Curieux projet que ce Ash And Coal, jardin secret cultivé par des musiciens issus de la scène metal suédoise, au pedigree relativement confidentiel (Algaion, Thorncladd...) et auxquels il aura fallu presque dix ans pour enfanter "Legacy" que plusieurs ébauches ont toutefois préparé sans pour autant attirer sur eux la lumière. Venu (presque) de nulle part donc, ce galop d'essai surprend néanmoins agréablement par sa maîtrise d'un gothic rock typiquement scandinave, plus que pour une personnalité vraiment affirmée qui lui fait, pour l'instant du moins, encore défaut.
Gageons que les années et la maturité viendront à coup sûr gommer cet air de déjà-entendu qui imprègne ces compositions néanmoins ciselées à la manière d'une orfèvrerie qu'une tristesse inexorable cloue cependant au sol. Minée par des regrets que rien même le temps ne peut effacer, cette offrande déroule une trame d'une lenteur pesante, figée par le froid et une nuit blafarde. De rares titres, emportés par un tempo plus soutenu mais timide, tels ce 'Everyone's a Misanthrope' au pouls très rock ou 'Never Learn', entame pulsative du plus bel effet, viennent quelque peu briser cette linéarité qui pourtant, loin d'être fâcheuse, participe finalement de cette mélancolie insondable qui bouche l'horizon.
Faussement monotone, "Legacy" trempe ses ambiances dans une palette en noir et blanc, vierge de couleurs lumineuses ou gaies, cathédrale de douleur dont le chant profond et déchirant de Viktor Klint ('War Is Coming') et les guitares entêtantes ('The Eating Fire', sans doute le morceau le plus sombre du lot et donc le plus réussi) ou plus nerveuses, constituent les principaux arc-boutants. Ecrit à l'encre noire du désespoir, chaque titre, au format calibré, se dévoile peu à peu, abritant des trésors d'écriture qui éclosent en un bouquet d'émotions contrites. Les mélodies glacées qui coulent dans les veines bleutées des 'Black Waters', 'Tell Them Not To Be Afraid' et autre 'Evil One', creusent de profonds stigmates dans la peau, rendant leur écoute puissamment addictive, quand bien même elles n'ont rien d'originales.

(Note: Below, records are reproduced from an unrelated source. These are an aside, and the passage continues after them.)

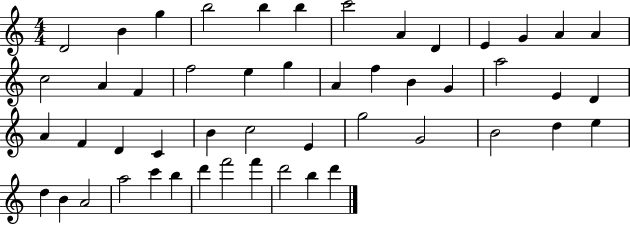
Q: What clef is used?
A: treble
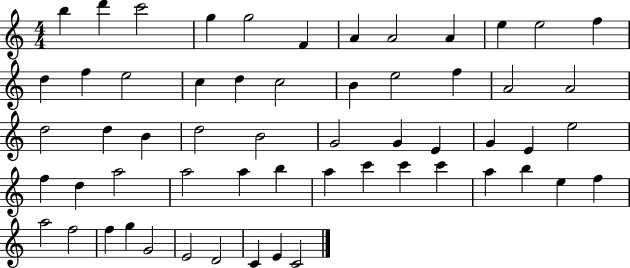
X:1
T:Untitled
M:4/4
L:1/4
K:C
b d' c'2 g g2 F A A2 A e e2 f d f e2 c d c2 B e2 f A2 A2 d2 d B d2 B2 G2 G E G E e2 f d a2 a2 a b a c' c' c' a b e f a2 f2 f g G2 E2 D2 C E C2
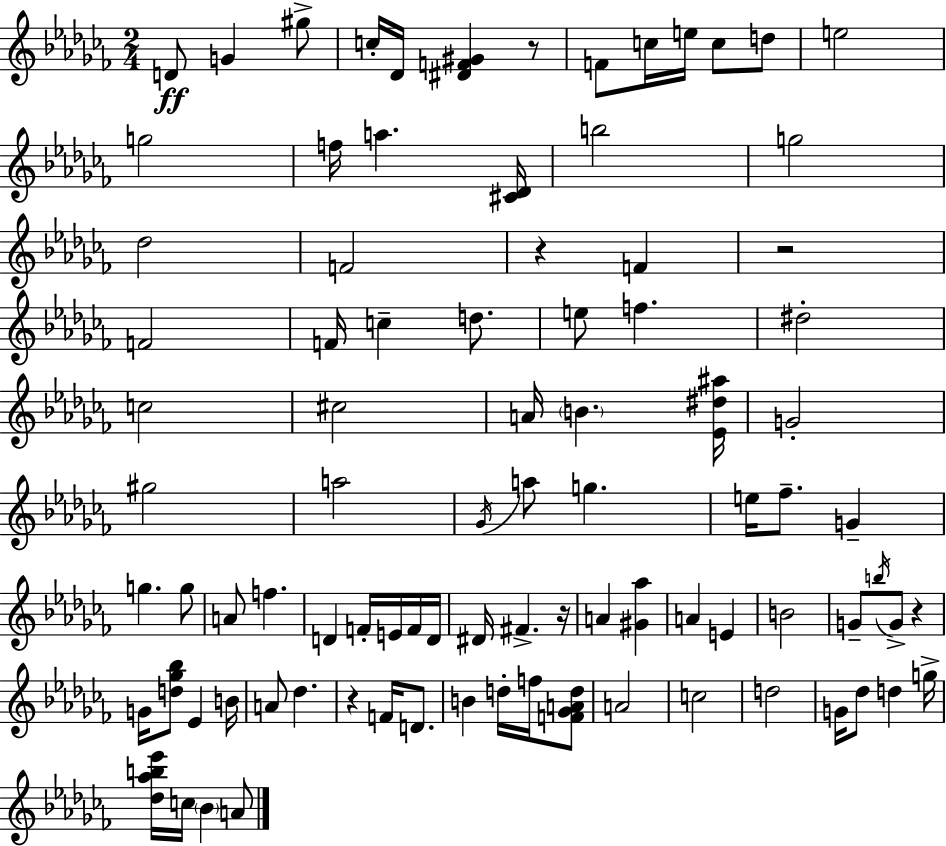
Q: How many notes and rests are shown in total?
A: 90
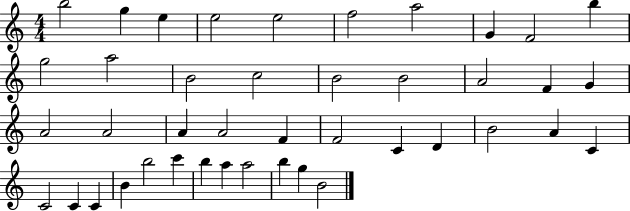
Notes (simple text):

B5/h G5/q E5/q E5/h E5/h F5/h A5/h G4/q F4/h B5/q G5/h A5/h B4/h C5/h B4/h B4/h A4/h F4/q G4/q A4/h A4/h A4/q A4/h F4/q F4/h C4/q D4/q B4/h A4/q C4/q C4/h C4/q C4/q B4/q B5/h C6/q B5/q A5/q A5/h B5/q G5/q B4/h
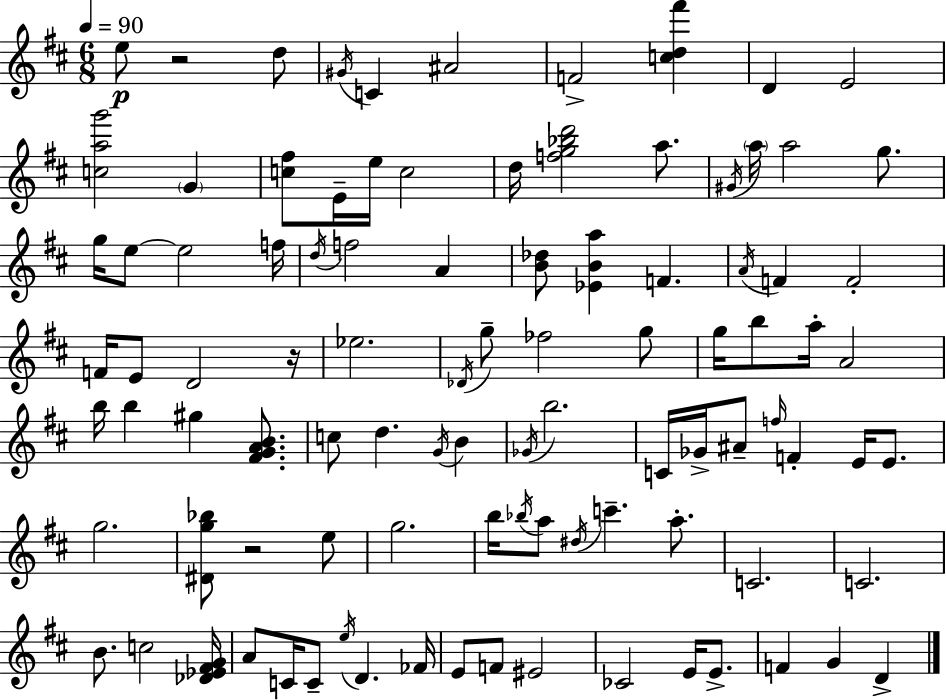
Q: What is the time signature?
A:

Proche de l'école dépressive finlandaise, celle de Sentenced notamment, les Suédois inoculent leur venin avec une science aiguisée du riff obsédant, de la note poignante qui fait mouche à tous les coups, qui touche en plein cœur. De fait, "Legacy" est une réalisation qu'il est difficile de prendre véritablement en défaut. Seules ses influences encore trop prégnantes l'empêchent de s'élever au niveau d'un très grand disque.